Tunnel boring project for Vancouver water system reaches breakthrough
RICHARD GILBERT
joc staff writer
VANCOUVER
A consortium of contractors has completed the tunnel boring phase of construction at the Seymour Capilano water filtration project in North Vancouver, B.C., after delays and cost overruns when Metro Vancouver fired the original contractor.
“It is quite significant in as much as this is the completion of all the drilling of all the tunnels, which has been underway for quite some time now,” said Tim Stevenson, chair of Metro Vancouver’s Water Committee.

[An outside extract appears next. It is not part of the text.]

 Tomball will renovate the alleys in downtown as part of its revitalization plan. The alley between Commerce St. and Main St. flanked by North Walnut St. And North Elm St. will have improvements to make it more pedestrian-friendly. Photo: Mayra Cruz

“It’s a big milestone. This is the most significant and the most expensive phase of the project.”
A partnership made up of Frontier-Kemper, J.F.Shea and Aecon used a raised bore to complete excavation on the second of two vertical shafts that are 270 metre deep and four metres in diameter. The raised bore work reached the surface on April 15 next to a new pumping station near the Capilano reservoir.
“The biggest challenge was when the previous firm, Bilfinger-Berger, said they couldn’t continue and told us it was the result of rocks falling inside the tunnel,” said Stevenson. “That caused us a two-year delay, because we had to find another firm to continue on.”
Metro Vancouver hired Bilfinger-Berger Canada in 2004 to construct the twin tunnels, which start near the new water filtration plant in the Lower Seymour Conservation reserve and end at the Capilano Reservoir.
The construction of the twin tunnels was initially estimated to cost about $100 million.